Figure 4 : balance de Roberval (au laboratoire du lycée de Laon et, monumentale, dans la ville de Roberval)

Il est rapide de simuler le montage avec un logiciel de géométrie dynamique. Dans l’ordre, on définit les points \(\mathsf{A}\) et \(\mathsf{D}\) qui seront les pivots. Puis on assujettit le point \(\mathsf{C}\) à un cercle de centre \(\mathsf{A}\).
\(\mathsf{C}’ \) désigne son symétrique par rapport à \(\mathsf{A}\). \(\mathsf{E}\) et \(\mathsf{G}\) sont les translatés de vecteur \(\overrightarrow{\mathsf{AD}}\) de \(\mathsf{C}\) et \(\mathsf{C}’ \). Etc. En animant \(\mathsf{C}\), le dispositif entier se meut. On peut en garder trace, à l’exemple de l’empreinte laissée par \(\mathsf{C}’ _1\) sur la feuille (figure 5).

Figure 5 : Puzzle infinitésimal d’un disque et son réagencement rectangulaire [2]

Ludique, la construction d’une maquette n’en est pas moins instructive (figure 5). Elle convainc qu’il n’y a que deux quadrilatères dont les côtés non consécutifs sont égaux deux à deux. Et qu’une fois à plat, le parallélogramme se replie en contre-parallélogramme (figure 6).

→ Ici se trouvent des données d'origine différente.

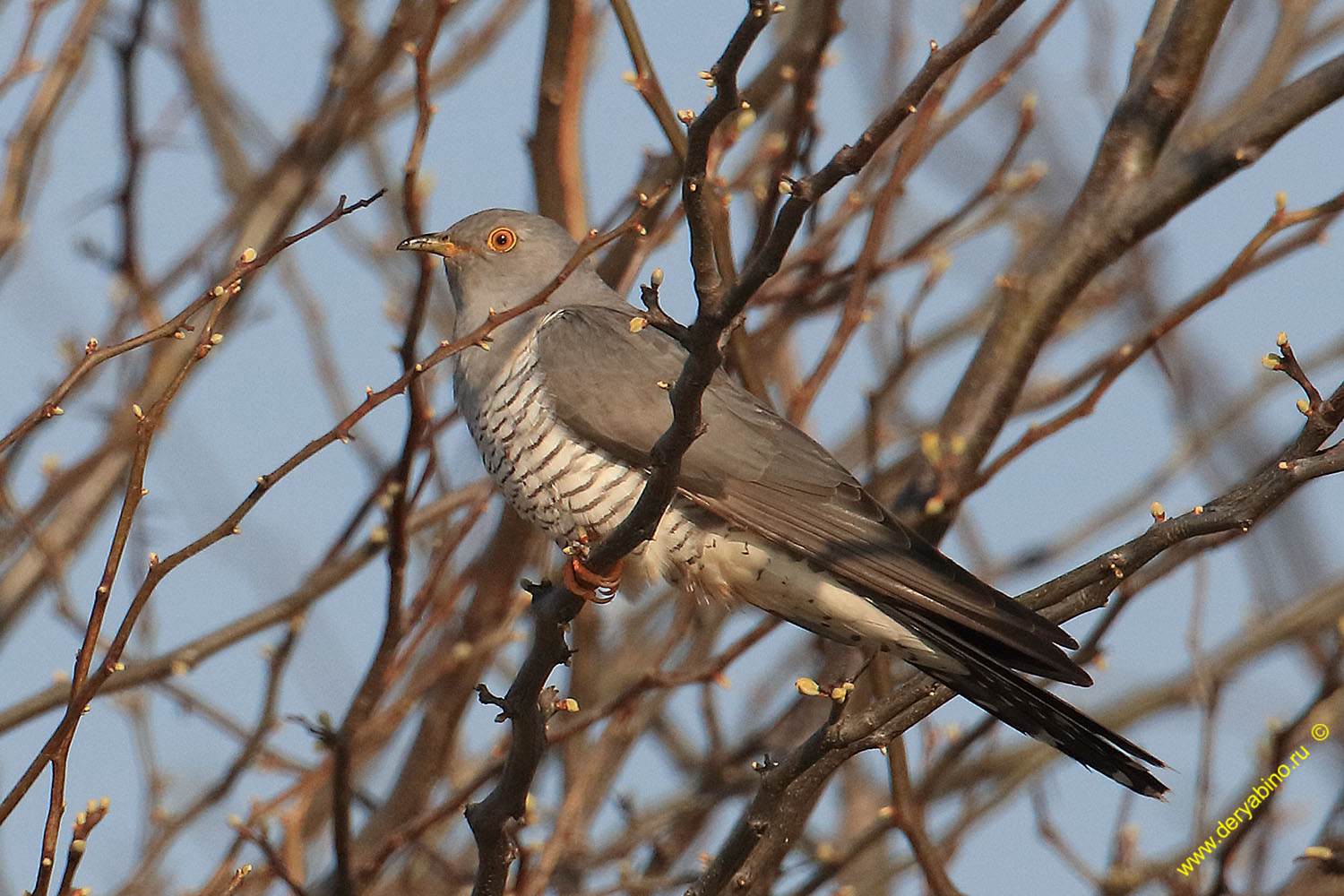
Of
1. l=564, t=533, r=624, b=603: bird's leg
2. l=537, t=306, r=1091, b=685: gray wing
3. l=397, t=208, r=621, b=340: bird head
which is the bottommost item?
l=564, t=533, r=624, b=603: bird's leg

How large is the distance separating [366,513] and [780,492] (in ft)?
3.62

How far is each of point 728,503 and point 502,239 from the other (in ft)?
4.39

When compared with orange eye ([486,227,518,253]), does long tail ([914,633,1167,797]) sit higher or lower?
lower

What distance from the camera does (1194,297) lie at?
3834 mm

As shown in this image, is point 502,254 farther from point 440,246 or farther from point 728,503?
point 728,503

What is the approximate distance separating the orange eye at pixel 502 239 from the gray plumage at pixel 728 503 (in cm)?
59

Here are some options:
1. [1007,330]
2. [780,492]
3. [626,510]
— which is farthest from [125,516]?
[1007,330]

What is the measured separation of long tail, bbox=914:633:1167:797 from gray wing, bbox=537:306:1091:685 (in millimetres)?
57

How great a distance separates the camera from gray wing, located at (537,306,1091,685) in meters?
3.14

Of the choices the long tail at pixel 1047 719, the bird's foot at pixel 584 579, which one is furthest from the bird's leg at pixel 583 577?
the long tail at pixel 1047 719

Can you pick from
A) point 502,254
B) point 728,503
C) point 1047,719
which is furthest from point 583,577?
point 502,254

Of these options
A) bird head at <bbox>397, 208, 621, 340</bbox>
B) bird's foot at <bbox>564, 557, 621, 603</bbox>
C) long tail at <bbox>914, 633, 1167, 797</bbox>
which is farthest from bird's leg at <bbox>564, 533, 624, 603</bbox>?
bird head at <bbox>397, 208, 621, 340</bbox>

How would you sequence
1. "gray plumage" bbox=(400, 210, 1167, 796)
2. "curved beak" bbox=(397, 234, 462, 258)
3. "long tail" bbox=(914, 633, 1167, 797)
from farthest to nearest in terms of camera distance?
"curved beak" bbox=(397, 234, 462, 258)
"gray plumage" bbox=(400, 210, 1167, 796)
"long tail" bbox=(914, 633, 1167, 797)

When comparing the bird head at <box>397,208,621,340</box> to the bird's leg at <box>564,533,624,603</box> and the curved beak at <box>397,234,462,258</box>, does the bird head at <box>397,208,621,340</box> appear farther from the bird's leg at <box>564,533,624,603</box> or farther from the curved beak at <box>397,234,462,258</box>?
the bird's leg at <box>564,533,624,603</box>
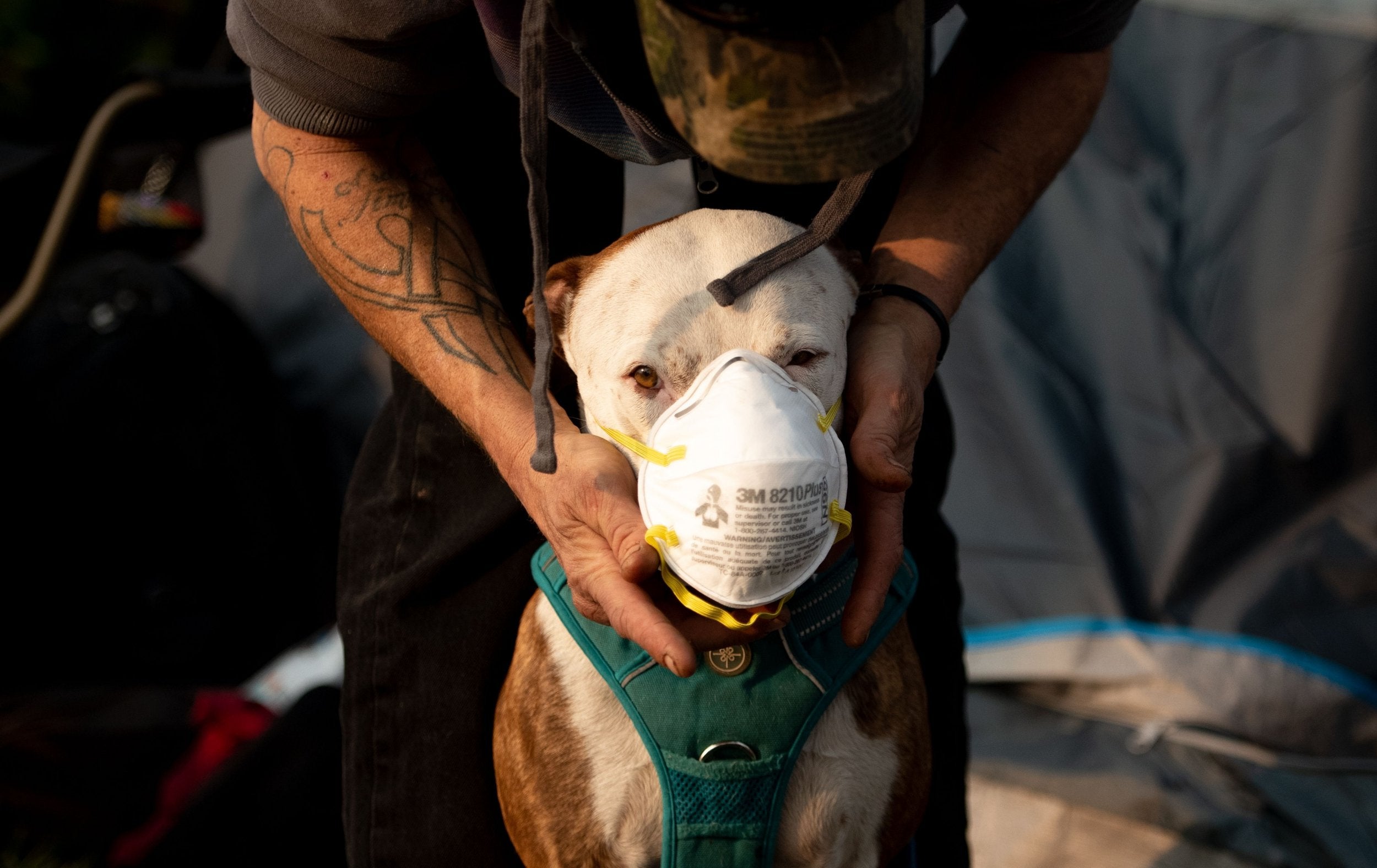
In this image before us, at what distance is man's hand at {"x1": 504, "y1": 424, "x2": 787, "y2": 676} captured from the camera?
123 cm

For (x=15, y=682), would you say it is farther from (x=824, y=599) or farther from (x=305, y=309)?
(x=824, y=599)

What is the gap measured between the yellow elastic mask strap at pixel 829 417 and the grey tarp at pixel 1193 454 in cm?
179

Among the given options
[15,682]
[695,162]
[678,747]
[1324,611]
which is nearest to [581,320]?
[695,162]

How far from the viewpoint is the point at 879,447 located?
1.31 metres

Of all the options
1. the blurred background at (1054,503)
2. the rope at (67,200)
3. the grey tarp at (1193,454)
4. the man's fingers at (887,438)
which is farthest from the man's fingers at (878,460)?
the rope at (67,200)

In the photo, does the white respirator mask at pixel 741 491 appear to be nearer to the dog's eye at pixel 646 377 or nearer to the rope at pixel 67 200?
the dog's eye at pixel 646 377

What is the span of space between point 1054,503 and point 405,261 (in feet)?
6.79

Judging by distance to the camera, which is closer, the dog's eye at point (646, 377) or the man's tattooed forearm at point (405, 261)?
the dog's eye at point (646, 377)

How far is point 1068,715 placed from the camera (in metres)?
2.98

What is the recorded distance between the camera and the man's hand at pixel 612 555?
48.4 inches

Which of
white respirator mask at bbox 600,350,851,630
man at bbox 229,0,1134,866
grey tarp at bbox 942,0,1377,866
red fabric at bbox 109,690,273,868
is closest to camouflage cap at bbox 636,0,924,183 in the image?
man at bbox 229,0,1134,866

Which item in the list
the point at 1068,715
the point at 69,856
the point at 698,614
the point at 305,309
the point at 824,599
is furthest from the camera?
the point at 305,309

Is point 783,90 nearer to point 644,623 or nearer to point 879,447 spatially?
point 879,447

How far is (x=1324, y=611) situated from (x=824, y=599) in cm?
198
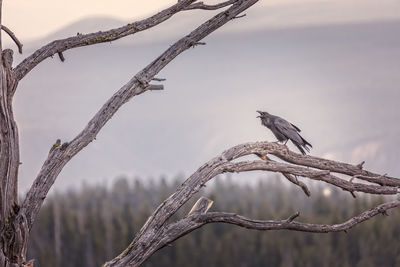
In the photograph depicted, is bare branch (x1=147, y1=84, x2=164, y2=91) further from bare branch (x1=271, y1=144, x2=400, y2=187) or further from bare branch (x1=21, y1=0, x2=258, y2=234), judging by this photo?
bare branch (x1=271, y1=144, x2=400, y2=187)

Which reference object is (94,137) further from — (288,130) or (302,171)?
(288,130)

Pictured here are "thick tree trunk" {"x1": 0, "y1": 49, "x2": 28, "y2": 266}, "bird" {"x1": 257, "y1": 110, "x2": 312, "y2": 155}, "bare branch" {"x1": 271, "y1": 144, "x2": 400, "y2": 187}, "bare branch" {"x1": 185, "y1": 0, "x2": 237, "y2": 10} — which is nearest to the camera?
"thick tree trunk" {"x1": 0, "y1": 49, "x2": 28, "y2": 266}

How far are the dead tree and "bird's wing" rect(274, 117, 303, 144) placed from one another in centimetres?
266

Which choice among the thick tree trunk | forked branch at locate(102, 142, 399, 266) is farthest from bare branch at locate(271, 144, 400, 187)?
the thick tree trunk

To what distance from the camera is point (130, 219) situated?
152875mm

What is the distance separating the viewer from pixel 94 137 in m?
13.5

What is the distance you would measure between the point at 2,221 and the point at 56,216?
152602mm

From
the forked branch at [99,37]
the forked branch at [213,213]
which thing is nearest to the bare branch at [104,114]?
the forked branch at [99,37]

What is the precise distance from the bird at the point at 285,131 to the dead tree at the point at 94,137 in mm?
2559

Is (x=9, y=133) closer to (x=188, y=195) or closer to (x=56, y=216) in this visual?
(x=188, y=195)

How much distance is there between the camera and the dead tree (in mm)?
13000

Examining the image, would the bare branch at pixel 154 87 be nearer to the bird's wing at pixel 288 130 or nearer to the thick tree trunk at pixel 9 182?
the thick tree trunk at pixel 9 182

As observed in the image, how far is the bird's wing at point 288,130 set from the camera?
56.9 ft

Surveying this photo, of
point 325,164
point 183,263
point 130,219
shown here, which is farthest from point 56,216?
point 325,164
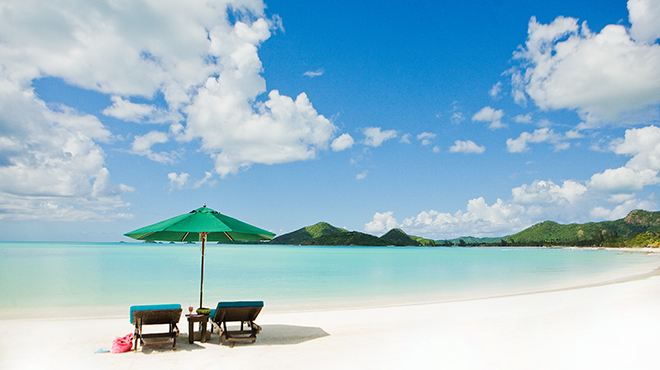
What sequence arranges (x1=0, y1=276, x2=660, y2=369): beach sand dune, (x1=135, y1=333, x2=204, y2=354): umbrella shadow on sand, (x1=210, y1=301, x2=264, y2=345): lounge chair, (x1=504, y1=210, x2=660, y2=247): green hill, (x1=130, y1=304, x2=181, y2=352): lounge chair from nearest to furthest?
1. (x1=0, y1=276, x2=660, y2=369): beach sand dune
2. (x1=130, y1=304, x2=181, y2=352): lounge chair
3. (x1=135, y1=333, x2=204, y2=354): umbrella shadow on sand
4. (x1=210, y1=301, x2=264, y2=345): lounge chair
5. (x1=504, y1=210, x2=660, y2=247): green hill

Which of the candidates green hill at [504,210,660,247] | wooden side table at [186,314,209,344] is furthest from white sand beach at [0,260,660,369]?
green hill at [504,210,660,247]

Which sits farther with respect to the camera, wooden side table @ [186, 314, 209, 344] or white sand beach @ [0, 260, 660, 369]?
wooden side table @ [186, 314, 209, 344]

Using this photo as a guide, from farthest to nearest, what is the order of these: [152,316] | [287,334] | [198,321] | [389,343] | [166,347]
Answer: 1. [287,334]
2. [389,343]
3. [198,321]
4. [166,347]
5. [152,316]

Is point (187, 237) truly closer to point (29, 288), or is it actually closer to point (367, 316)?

Figure 6 : Métamorphose d’un parallélogramme en contreparallélogramme

L’auteur tient à remercier Lise Malrieu, Mahdia Aït Khelifa et Edwige Croix pour leur relecture très attentive, ainsi que les organismes suivants pour leurs aimables photographies : lycée Méchain de Laon, musée d’art et d’archéologie du Pays de Laon, ville de Roberval.

Références

  1. Mickaël Launay. Carnets de voyages du nombre . 2015.

  2. XXe salon culture et jeux mathématiques, 23 – 26 mai 2019. En arpentant les allées, on manipulera puzzles 2-3D et kits de construction de toutes sortes.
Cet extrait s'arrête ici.